October 24, 2014 3:19 am

While our governments proceed to impose expensive regulations and energy policies based entirely on catastrophic warming projections and human caused climate change and extreme weather that only exist in the world of computer models used to represent a flawed theory………….the empirical data from the real world, based on the real law of photosynthesis shows the massive benefits from increasing CO2.
The theoretical projections that vilify CO2 are getting all the weighting. The irrefutable massive benefits from CO2’s role in photosynthesis get no weighting. This could only happen if the sources doing the weighting were extremely biased, using marketing schemes that distort/manipulate authentic science to accomplish an objective.

sean2829
October 24, 2014 4:20 am

Any bets on the price of beef coming down or will the EPA increase the alcohol used in gasoline to E15?

barchester
October 24, 2014 9:48 am

How much of this production comes from slash and burn agriculture or other highly erosive agricultural methods?
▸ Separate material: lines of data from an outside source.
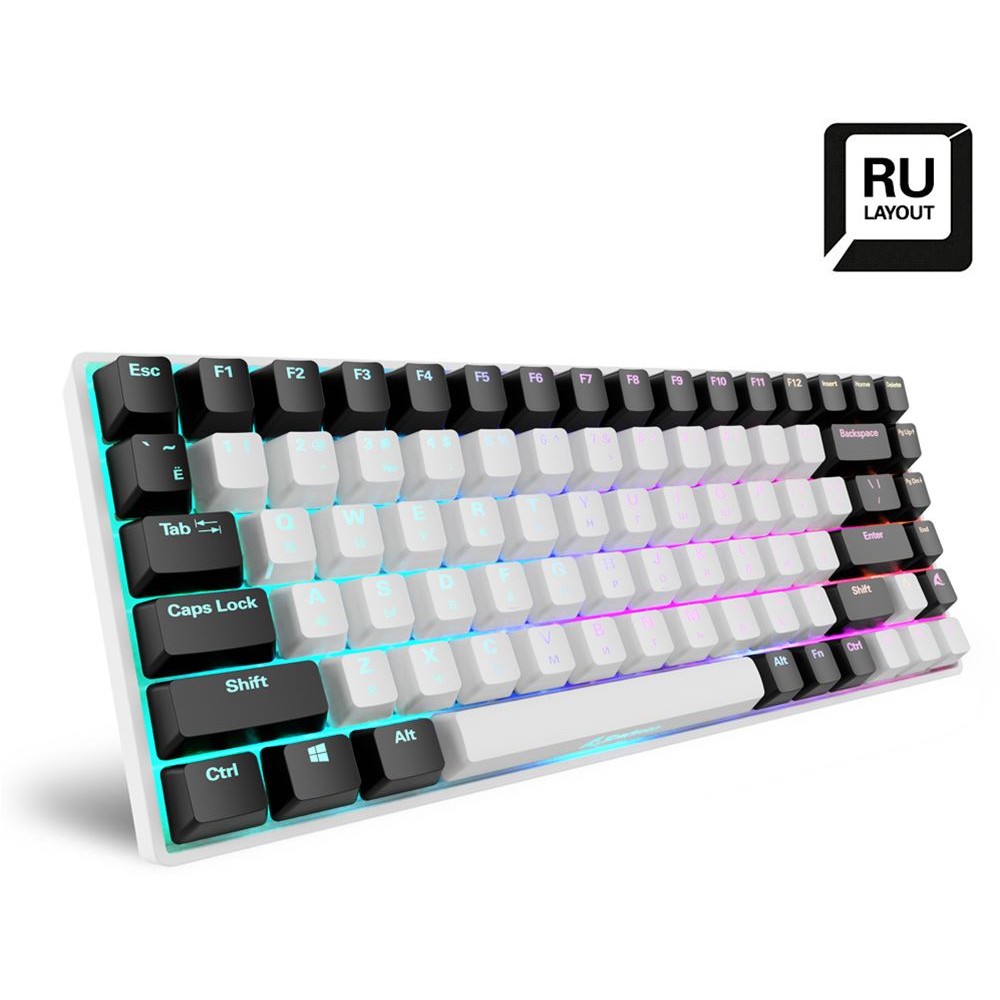Tipkovnica SHARKOON SKILLER SGK50 S3 (wei. RU-Layout. Gateron Yellow) – internacionalna non HR tipkovnica-1
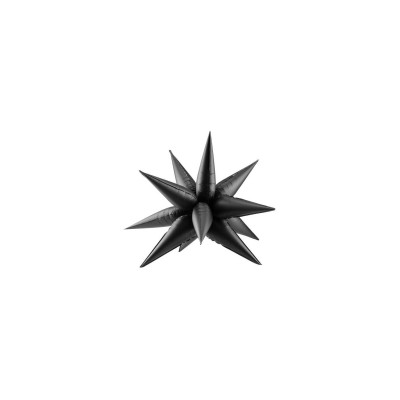 GLOBO FOIL ESTRELLA 3D, 95CM, NEGRO
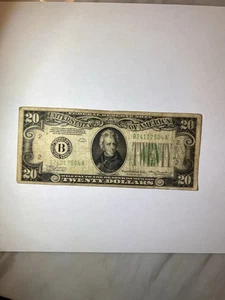 1934 $20 Dollar Federal Reserve Note Cleveland Ohio Green Seal D12648349A - Picture 1 of 2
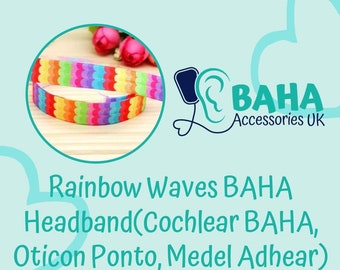 BAHA Accessories UK - Rainbow Waves Headband (Cochlear BAHA, Oticon Ponto & Medel Adhear)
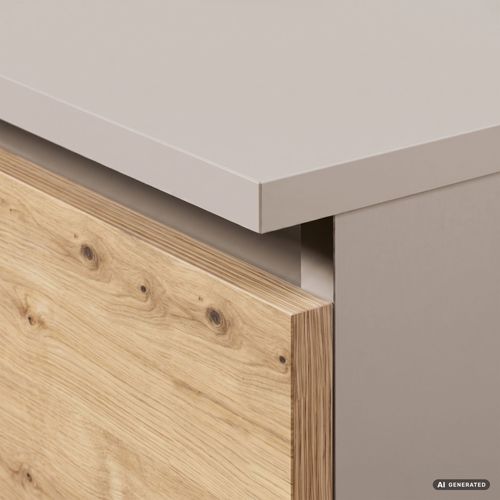 Commode K60 Cachemire 60 Cm 4 Tiroirs Couleur Chêne Artisan Mat 60x40x99 Cm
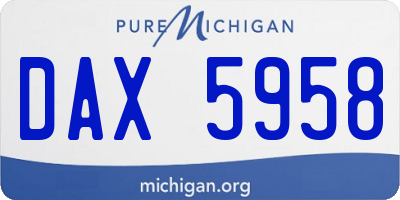 MI license plate DAX5958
Way too much, is my guess.

hugh
Reply to  barchester
October 24, 2014 11:51 am

None, “slash and burn” agriculture is for tropical crops, not cereal.

Bert Walker
Reply to  barchester
October 24, 2014 1:23 pm

Many cereal crop farmers utilize “Crop Residue Burning” as a cost effective way to clear old fields in preparation for replanting. This is utilized world wide for cereal, tuber, cane and other crops. For more info see: http://www.eoearth.org/view/article/151540/

October 30, 2014 5:42 pm

Reblogged this on US Issues and commented:
Food prices should be falling in the US, but various subsidies and taxes are preventing that, to the detriment of all Americans, especially the poor.